ASSIGNMENT: The reply should reproduce every line of the data below word for word, minus any images.

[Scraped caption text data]
━━━
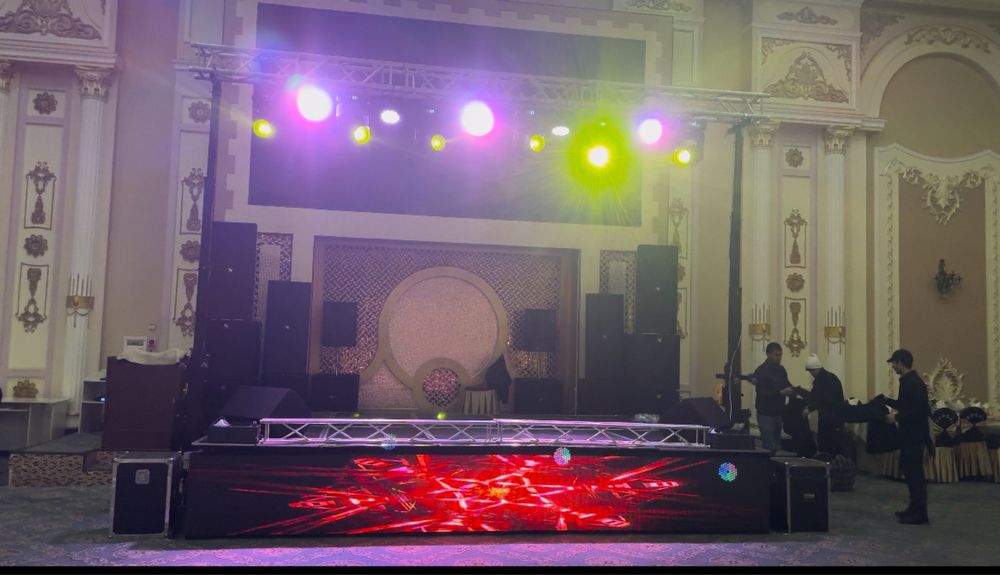 Saxna svetamuzika podyum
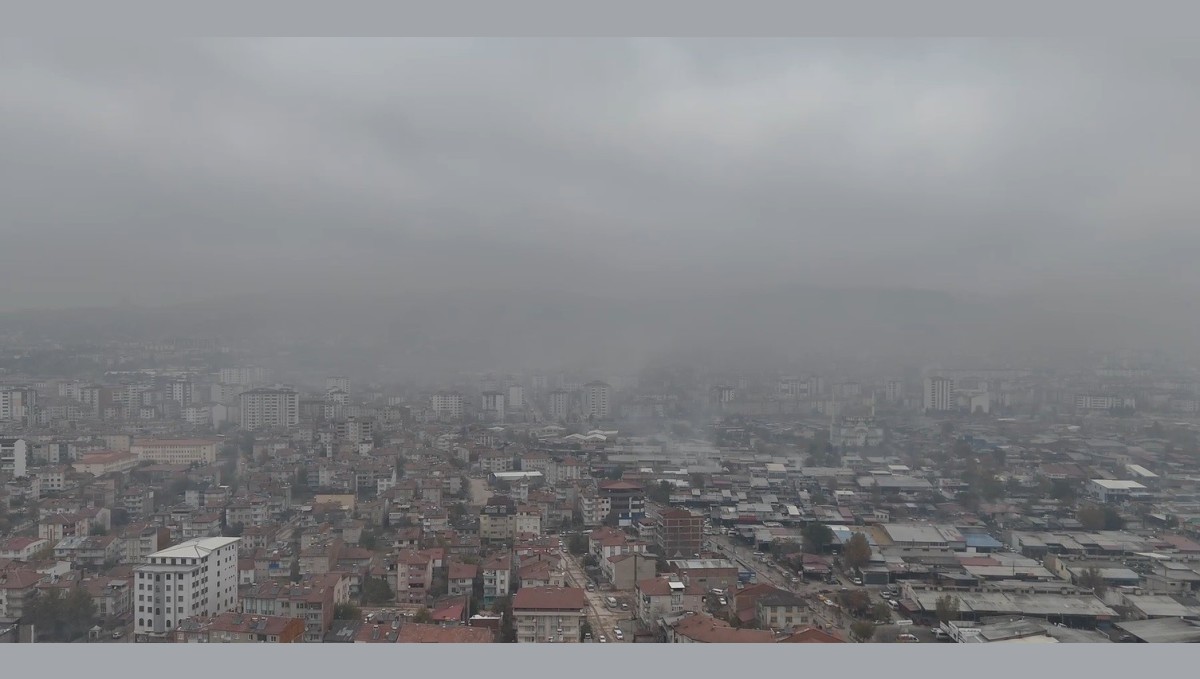 Elazığ'da sis etkisi sürdürüyor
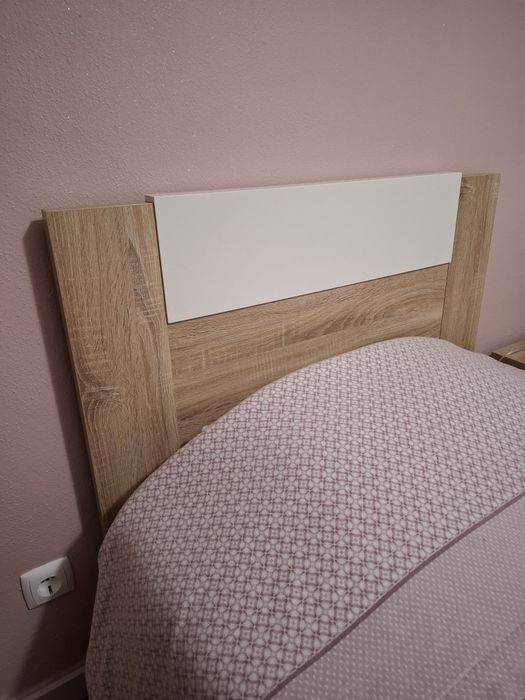 Cama de solteiro com estrado e colchão incluído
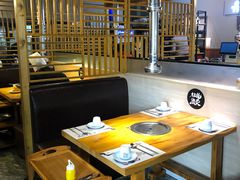 大堂-唯成•韩国炭火烤肉 유성고기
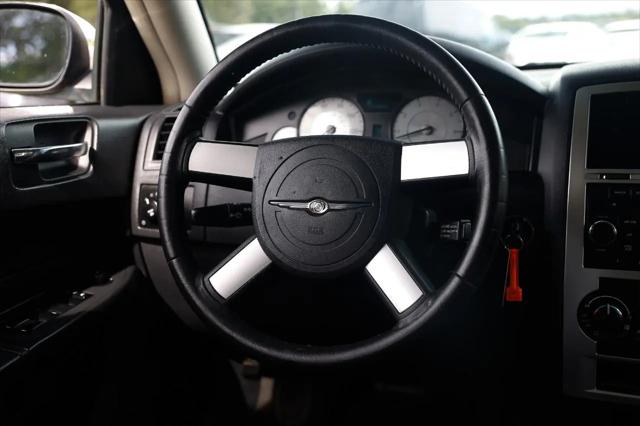 2010 Chrysler 300 Touring/Signature Series/Executive Series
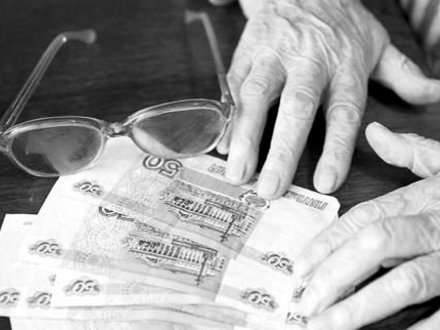 Походя обокрала старушку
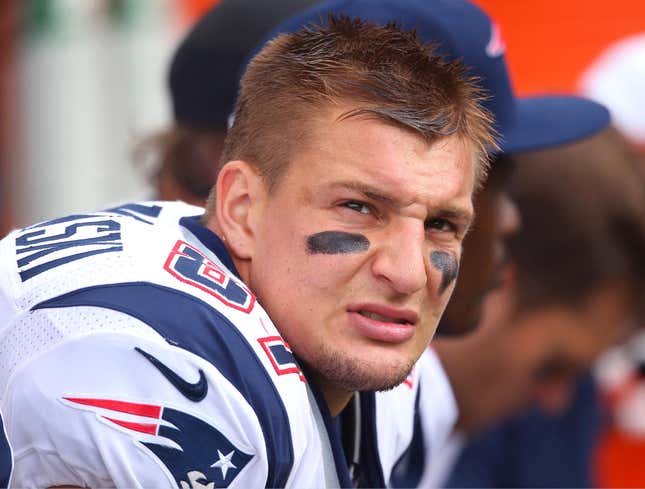 Image for article titled Gronk Want Play Football Now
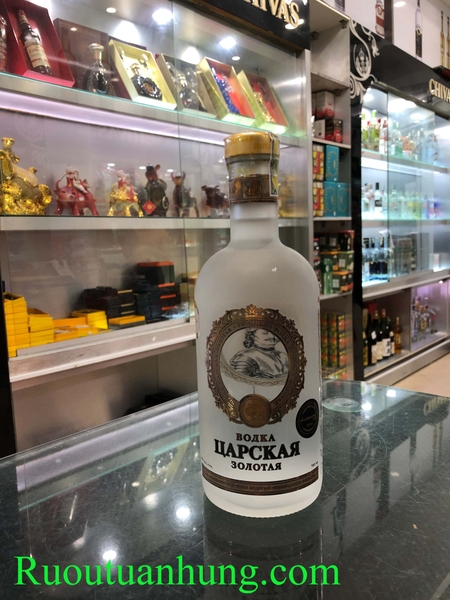 Vodka Sa Hoàng Vàng - dung tích 700ml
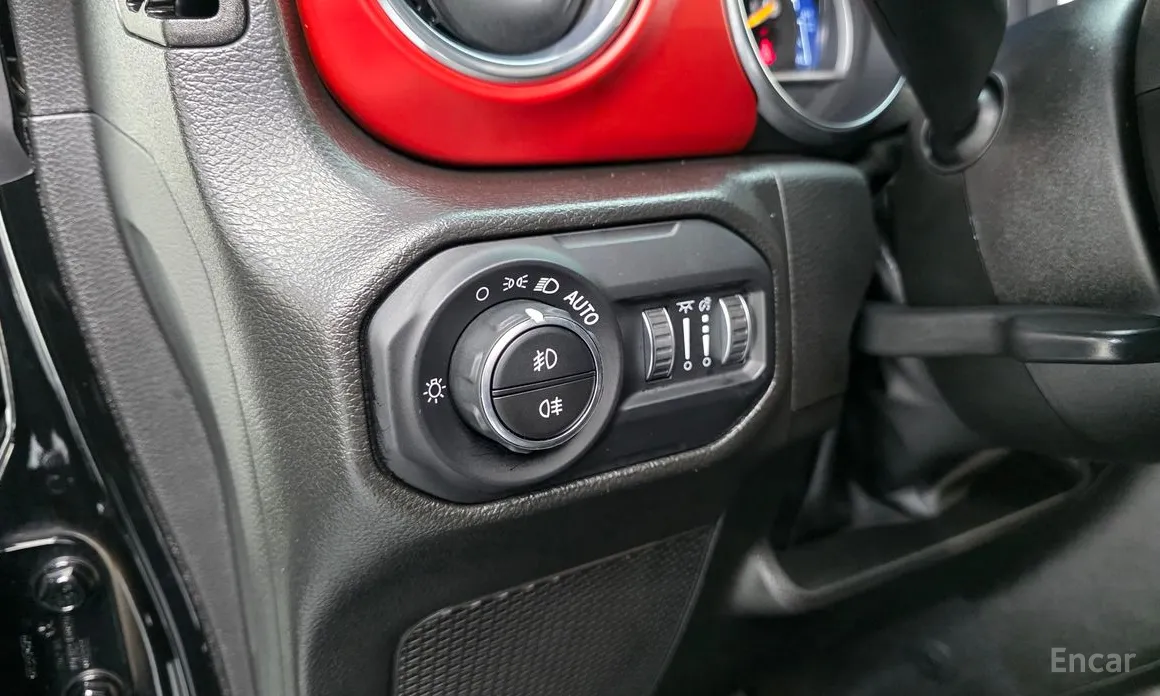 Фото 12 - Jeep Wrangler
━━━
THE ANSWER:
 Saxna svetamuzika podyum
 Elazığ'da sis etkisi sürdürüyor
 Cama de solteiro com estrado e colchão incluído
 大堂-唯成•韩国炭火烤肉 유성고기
 2010 Chrysler 300 Touring/Signature Series/Executive Series
 Походя обокрала старушку
 Image for article titled Gronk Want Play Football Now
 Vodka Sa Hoàng Vàng - dung tích 700ml
 Фото 12 - Jeep Wrangler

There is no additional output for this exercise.